Well, I’d like to make it perfectly clear that I did not ask for any of these apps, and nor did any of the other myriad online daters I know. But, with the dating app industry generating approximately $2 billion in revenue each year in the U.S. alone, is it any wonder tech bros are keen to muscle in on the very lucrative matchmaking market?

As a single woman with a desire to someday find a match, I’ve been identified as a consumer who is clearly desperately in need of an endless array of bizarrely niche apps to help me find someone who shares my love of Cholula. But, as the consumer, I can say that these apps are genuinely the last thing I need.

It’s a numbers game

Like many people, the two dating apps I use — Tinder and Bumble — take up way too much of my time. With, Tinder’s 50 million+ users and Bumble’s 11.5 million users, there’s no shortage of people to swipe right or left on.

Every time a new app is released, I usually download these new apps to see what they’re all about.
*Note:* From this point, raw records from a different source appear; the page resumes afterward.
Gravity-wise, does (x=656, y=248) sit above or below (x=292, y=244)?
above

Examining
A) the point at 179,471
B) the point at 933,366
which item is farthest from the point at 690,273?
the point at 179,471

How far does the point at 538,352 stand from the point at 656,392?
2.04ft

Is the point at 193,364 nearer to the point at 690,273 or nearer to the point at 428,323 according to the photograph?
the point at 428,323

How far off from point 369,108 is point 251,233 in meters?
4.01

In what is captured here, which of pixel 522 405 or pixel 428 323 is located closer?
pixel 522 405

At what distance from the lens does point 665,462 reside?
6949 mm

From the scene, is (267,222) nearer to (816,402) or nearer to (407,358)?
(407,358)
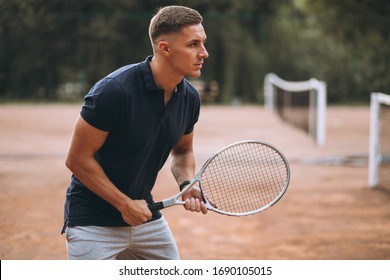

But, more often than not, they tell me that “no one is nearby”.


If I’m in the centre of London, one of the largest cities in the world, how can there be no users in my area?


Frankly, I just don’t have the time to spare for apps with considerably smaller user bases.

PR professional Kris Ruby has tried some of the more niche dating apps as well as the mainstream ones. “I tried some of the niche vegetarian dating apps but found the user base wasn’t as high on them as some of the other more mainstream apps,” says Ruby.

She says she likes the idea of matching with a user who has a core interest in common with her, but ultimately it comes down to numbers. “In order for many of these niche apps to truly match you with someone, they need to increase their community size so you are connecting with more users.”

Is going granular pointless?

Jack Knowles, founder of Temptr dating app, says most daters would rather have a selection of millions of potential matches rather than a few hundred.

“There are probably too many dating apps and the leaders will always remain the go-to apps for single people,” says Knowles. He says niche apps are great, and he wishes the “guys launching them” all the best.

Enough with the gimmicks, tech bros. We just don’t have the time or the energy to waste on these bizarrely specific apps with no users.